How do you respond to Jesus’ statement?  You didn’t come here for forgiveness; you came for healing.  What good is forgiveness if you can’t walk?  Can’t Jesus just heal?  Consider the moment while Jesus has the interchange with the scribes.  Why didn’t Jesus heal me?  “Didn’t you see what horrible shape I am in, Jesus?”

Indeed, Jesus saw.  Jesus saw that this man’s greatest need was not for legs to be made new but for a life to be made new.   His primary need was not for his legs to be strengthened but for his heart to be strengthened.  “Take heart, my son,” Jesus said.  What you need most is to know your heart has found peace with God, to know that I have called you son. 

After that brief pause, Jesus heals this man’s paralysis and proves his authority to heal and forgive. But we will not all find healing so quickly. Some of us will not be healed until Jesus comes again. But we can all find that peace with God if we desire it.  All who seek healing will not be healed in this life, but the gift of salvation is free to all.  

Finally, we have to compare ourselves to the four friends.
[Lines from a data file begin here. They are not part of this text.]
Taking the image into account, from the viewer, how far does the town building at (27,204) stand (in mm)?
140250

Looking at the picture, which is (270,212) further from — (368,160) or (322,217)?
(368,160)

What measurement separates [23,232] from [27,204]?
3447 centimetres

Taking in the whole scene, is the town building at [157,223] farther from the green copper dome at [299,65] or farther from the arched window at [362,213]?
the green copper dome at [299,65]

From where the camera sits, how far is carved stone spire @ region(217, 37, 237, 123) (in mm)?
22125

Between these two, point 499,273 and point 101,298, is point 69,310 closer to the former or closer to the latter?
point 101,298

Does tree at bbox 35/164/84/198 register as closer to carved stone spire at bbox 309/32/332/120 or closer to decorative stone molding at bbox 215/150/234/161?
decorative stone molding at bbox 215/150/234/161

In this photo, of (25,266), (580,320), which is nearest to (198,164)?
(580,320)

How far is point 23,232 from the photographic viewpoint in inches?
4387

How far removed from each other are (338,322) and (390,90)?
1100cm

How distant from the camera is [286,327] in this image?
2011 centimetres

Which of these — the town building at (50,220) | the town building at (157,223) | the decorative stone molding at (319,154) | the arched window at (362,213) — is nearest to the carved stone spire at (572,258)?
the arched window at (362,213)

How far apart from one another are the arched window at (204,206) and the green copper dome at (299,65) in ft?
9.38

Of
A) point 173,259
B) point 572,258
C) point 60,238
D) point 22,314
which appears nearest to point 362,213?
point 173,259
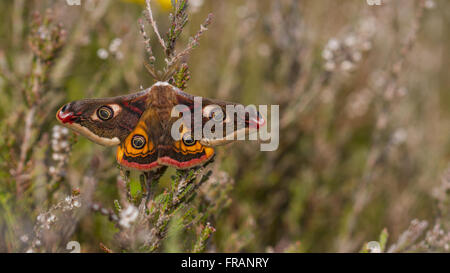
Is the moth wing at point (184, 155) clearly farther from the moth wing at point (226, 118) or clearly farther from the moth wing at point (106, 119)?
the moth wing at point (106, 119)

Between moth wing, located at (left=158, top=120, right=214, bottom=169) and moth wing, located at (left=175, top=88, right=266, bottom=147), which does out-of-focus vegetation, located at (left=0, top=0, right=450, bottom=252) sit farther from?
moth wing, located at (left=175, top=88, right=266, bottom=147)

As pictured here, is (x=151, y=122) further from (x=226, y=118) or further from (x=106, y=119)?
(x=226, y=118)

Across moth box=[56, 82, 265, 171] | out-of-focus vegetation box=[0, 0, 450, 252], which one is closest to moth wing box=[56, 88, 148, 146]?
moth box=[56, 82, 265, 171]

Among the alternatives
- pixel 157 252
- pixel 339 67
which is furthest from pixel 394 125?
pixel 157 252

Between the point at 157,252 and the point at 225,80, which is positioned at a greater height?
the point at 225,80

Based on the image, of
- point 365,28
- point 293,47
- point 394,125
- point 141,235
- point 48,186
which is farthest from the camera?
point 394,125
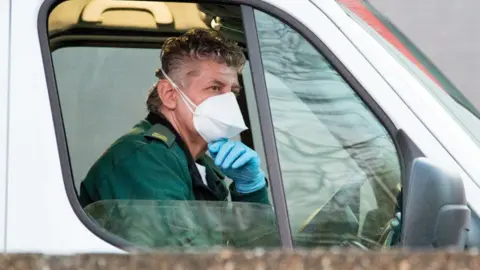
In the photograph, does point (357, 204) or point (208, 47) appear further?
point (208, 47)

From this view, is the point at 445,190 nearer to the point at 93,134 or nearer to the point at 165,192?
the point at 165,192

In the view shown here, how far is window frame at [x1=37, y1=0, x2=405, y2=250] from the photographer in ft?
6.14

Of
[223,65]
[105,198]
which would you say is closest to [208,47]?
[223,65]

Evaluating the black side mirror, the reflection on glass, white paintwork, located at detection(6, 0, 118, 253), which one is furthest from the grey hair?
the black side mirror

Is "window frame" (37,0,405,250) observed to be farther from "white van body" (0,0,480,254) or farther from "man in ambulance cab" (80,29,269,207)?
"man in ambulance cab" (80,29,269,207)

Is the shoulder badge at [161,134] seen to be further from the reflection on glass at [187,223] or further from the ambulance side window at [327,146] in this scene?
the ambulance side window at [327,146]

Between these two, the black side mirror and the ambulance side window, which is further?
the ambulance side window

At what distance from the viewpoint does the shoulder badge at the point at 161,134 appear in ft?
8.21

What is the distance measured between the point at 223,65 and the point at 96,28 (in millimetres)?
457

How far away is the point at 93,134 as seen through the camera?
247 cm

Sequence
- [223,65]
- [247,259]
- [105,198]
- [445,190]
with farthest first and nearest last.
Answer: [223,65] → [105,198] → [445,190] → [247,259]

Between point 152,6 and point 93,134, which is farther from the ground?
point 152,6

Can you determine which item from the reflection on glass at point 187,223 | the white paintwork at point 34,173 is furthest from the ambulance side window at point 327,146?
the white paintwork at point 34,173

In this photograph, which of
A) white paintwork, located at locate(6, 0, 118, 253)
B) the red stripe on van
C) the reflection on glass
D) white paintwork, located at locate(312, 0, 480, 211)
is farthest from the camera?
the red stripe on van
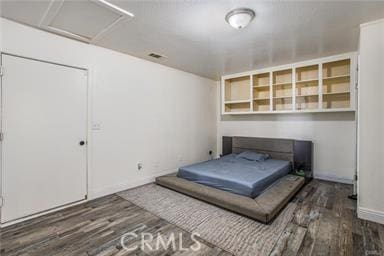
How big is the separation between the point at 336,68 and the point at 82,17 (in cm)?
462

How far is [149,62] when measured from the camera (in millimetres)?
3963

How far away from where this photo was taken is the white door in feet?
7.84

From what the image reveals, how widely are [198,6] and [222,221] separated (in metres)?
2.58

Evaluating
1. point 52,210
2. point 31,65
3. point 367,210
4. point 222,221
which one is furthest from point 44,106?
point 367,210

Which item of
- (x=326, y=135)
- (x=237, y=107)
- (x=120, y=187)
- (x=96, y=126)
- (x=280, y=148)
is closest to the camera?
(x=96, y=126)

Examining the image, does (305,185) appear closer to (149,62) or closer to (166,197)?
(166,197)

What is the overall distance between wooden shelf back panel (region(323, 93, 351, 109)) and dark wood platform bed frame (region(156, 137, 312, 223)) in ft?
2.84

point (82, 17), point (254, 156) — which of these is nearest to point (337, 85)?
point (254, 156)

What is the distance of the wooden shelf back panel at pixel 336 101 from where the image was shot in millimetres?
3881

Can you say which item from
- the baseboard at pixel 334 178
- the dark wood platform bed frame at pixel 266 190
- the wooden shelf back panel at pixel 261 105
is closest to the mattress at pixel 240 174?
the dark wood platform bed frame at pixel 266 190

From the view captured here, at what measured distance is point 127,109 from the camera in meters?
3.61

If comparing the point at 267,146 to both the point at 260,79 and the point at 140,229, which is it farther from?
the point at 140,229

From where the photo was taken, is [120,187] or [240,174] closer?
[240,174]

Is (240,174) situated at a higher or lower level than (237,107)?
lower
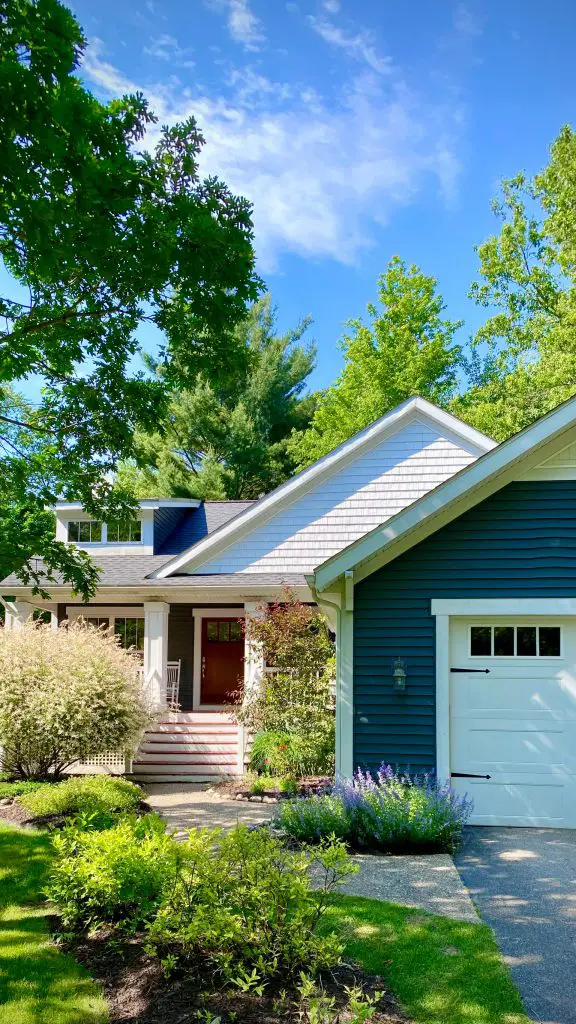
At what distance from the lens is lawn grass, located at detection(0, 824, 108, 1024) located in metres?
3.72

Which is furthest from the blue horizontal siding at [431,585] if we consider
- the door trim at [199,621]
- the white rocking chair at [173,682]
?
the door trim at [199,621]

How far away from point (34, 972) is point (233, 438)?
24.8 metres

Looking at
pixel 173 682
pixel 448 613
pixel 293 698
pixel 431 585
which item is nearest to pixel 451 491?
pixel 431 585

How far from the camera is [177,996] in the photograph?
3773mm

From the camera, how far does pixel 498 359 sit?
1016 inches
They would stop at nothing to bring their friend who needed healing to Jesus. They were willing to demolish a roof. What are we willing to do in order to bring our friends to Jesus. Do we bring our sick or troubled friends before God’s throne in prayer with this kind of fervor? Are we willing to go out on a limb or put ourselves at risk to make sure our friends find Jesus. God forgive us for taking our access to you for granted.

  1. France, R. T.  The New International Commentary on the New Testament. Eerdsman. (2007).
  2. Luther, Martin.  Word and Sacrament Volume 1.  page 362.